The Grass Smells So Sweet

Frederik de Wilde, AI Beetle, 2021.

Tout comme Frederik de Wilde, bien des artistes optent pour plusieurs plateformes de NFTs. C’est ainsi que, si ce dernier a accepté l’invitation de Foundation, il a davantage de créations sur hic et nunc où les échanges se font en Tezos. Car il sait que cette cryptomonnaie est plus respectueuse de l’environnement que la plupart de ses concurrentes ayant le défaut, actuellement, d’être énergivores. Parmi ses créations, nous reconnaissons instantanément quelques scarabées dont les motifs aux couleurs saturées interrogent. Or, c’est précisément ce qui, humain, nous interrogeant, trompe la machine. L’objectif du Belge, rompu à l’usage des algorithmes de réseau de neurones artificiels, est d’inventer un camouflage qui serait à même d’handicaper les systèmes intelligents de reconnaissance de formes. Se faisant, il pratique une sorte de contre surveillance dans le champ de l’art. Il est intéressant de remarquer que les artistes contemporains aux cultures et pratiques numériques qui ne sont pas toujours en galerie s’intéressent très naturellement aux plateformes de NFTs. Logique, c‘est leur culture et elles sont adaptées à leur pratique.


The Grass Smells So Sweet

Antoine Schmitt, Carré Noir XTZ, 2021.

Hic et nunc est une plateforme open source qui autorise l’intégration de scripts en plus d’images fixes ou animées. Ce qui n’a pas échappé à Antoine Schmitt qui y présente notamment Buy me !. Une œuvre générative autonome qui tente d’attirer les chalands avec des accroches textuelles. Elle nous dit par exemple : « Save money ! Collect me ! ». Une façon, pour le français, d’ironiser sur les artistes qui “draguent” les collectionneuses et collectionneurs sur Twitter. Buy Me ! est entourée d’une quinzaine d’autres carrés noirs au format PNG au sein desquels on suit les déambulations d’un pixel blanc ayant été à la fois attiré et refoulé par un autre carré noir se situant au centre. Cette attirance pour le carré, le français l’assume pleinement. Force est de reconnaître que l’art moderne et contemporain entretient un rapport très particulier avec cette forme qui appelle à l’abstraction et à la série. Aussi, il est intéressant de remarquer que le carré est certainement le cadre le plus rependu sur les plateformes NFT. Une situation possiblement héritée de la grille d’Instagram ayant inspiré bien des concepteurs d’interfaces.


The Grass Smells So Sweet

Jonas Lund, Jonas Lund Tokens (2018), à la Reflector Gallery, Bern, en 2019.

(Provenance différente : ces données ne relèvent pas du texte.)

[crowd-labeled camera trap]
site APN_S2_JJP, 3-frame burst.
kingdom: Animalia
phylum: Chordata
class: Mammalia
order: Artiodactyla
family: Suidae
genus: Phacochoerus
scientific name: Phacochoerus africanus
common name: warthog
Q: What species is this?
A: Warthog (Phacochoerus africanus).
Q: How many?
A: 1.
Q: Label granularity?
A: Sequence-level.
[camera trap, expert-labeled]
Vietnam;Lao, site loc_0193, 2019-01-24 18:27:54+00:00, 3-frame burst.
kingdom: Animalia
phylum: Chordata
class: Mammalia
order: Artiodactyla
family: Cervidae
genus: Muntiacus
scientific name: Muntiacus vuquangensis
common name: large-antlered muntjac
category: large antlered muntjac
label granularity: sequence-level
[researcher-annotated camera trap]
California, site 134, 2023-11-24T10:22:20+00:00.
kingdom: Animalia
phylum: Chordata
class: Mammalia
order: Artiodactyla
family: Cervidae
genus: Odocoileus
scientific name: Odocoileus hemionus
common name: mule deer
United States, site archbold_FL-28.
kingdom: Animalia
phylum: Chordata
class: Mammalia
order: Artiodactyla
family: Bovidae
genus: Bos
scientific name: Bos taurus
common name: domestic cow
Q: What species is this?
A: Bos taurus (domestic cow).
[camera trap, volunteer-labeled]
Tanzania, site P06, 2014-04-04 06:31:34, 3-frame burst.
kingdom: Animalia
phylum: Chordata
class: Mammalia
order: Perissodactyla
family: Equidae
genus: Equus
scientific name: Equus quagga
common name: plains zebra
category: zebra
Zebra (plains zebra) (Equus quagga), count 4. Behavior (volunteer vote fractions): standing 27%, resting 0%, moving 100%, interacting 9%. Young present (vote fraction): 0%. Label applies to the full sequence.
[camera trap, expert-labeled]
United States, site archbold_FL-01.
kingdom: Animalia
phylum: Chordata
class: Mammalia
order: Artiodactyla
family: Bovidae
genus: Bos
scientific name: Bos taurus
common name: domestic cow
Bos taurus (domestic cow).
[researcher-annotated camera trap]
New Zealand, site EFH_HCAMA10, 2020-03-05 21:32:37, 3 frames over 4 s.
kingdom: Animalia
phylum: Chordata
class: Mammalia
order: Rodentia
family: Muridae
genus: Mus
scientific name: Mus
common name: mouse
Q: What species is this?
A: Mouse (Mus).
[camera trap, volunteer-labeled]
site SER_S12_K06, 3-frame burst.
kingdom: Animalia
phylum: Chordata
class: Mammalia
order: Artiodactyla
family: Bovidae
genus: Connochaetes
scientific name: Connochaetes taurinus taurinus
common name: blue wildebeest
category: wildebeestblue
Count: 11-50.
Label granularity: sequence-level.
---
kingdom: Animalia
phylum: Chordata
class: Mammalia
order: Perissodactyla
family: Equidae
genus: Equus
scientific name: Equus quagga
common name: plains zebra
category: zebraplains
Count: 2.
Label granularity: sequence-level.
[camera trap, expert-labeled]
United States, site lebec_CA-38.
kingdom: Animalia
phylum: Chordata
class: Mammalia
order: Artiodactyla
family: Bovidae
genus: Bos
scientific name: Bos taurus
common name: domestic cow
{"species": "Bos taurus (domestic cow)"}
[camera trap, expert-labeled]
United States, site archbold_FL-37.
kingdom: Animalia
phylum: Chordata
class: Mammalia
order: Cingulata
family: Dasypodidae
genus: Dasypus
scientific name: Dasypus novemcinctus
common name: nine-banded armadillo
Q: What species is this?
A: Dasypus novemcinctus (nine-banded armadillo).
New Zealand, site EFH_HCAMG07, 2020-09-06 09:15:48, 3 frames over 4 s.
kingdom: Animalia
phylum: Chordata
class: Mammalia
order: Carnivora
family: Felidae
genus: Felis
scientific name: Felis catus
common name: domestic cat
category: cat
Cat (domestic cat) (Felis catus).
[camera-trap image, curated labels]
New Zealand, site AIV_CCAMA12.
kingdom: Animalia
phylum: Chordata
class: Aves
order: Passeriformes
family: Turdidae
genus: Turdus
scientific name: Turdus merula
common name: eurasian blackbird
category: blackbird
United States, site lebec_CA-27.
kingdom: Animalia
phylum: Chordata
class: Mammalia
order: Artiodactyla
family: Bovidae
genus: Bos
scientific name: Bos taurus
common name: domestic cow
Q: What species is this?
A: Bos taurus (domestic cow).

L’artiste Jonas Lund est assez critique à l'égard les NFTs dont il considère qu’ils profitent essentiellement aux plateformes qui facturent l’usage de la blockchain aux artistes en encaissant des commissions sur les ventes aux collectionneurs. Aussi il s’en amuse en créant sa propre cryptomonnaie : le Jonas Lund Token. Ce qui permet aux actionnaires ou investisseurs d’agir sur sa carrière artistique. C’est-à-dire qu’il soumet ses idées à un conseil d’administration, comme dans une entreprise, avant de s’exécuter lorsqu’il y a consensus. C’est donc la carrière de l’artiste qui fait la valeur des jetons de celles et ceux qui l’accompagnent en validant les œuvres ou expositions émergeant du projet. Et l’artiste suédois de constater que, si la bulle spéculative des NFTs a essentiellement été alimentée par des spéculateurs en cryptomonnaie, le bruit qu’elle génère a le mérite d’attirer l’attention sur des tendances numériques que l’écosystème de l’art n’a pas toujours su accueillir. Ajoutons à cela que l’engouement pour les jetons non fongibles pourrait bien retomber, mais que nous n’en avons pas terminé avec la blockchain, dans l’économie, dans l’art et dans bien d’autres domaines.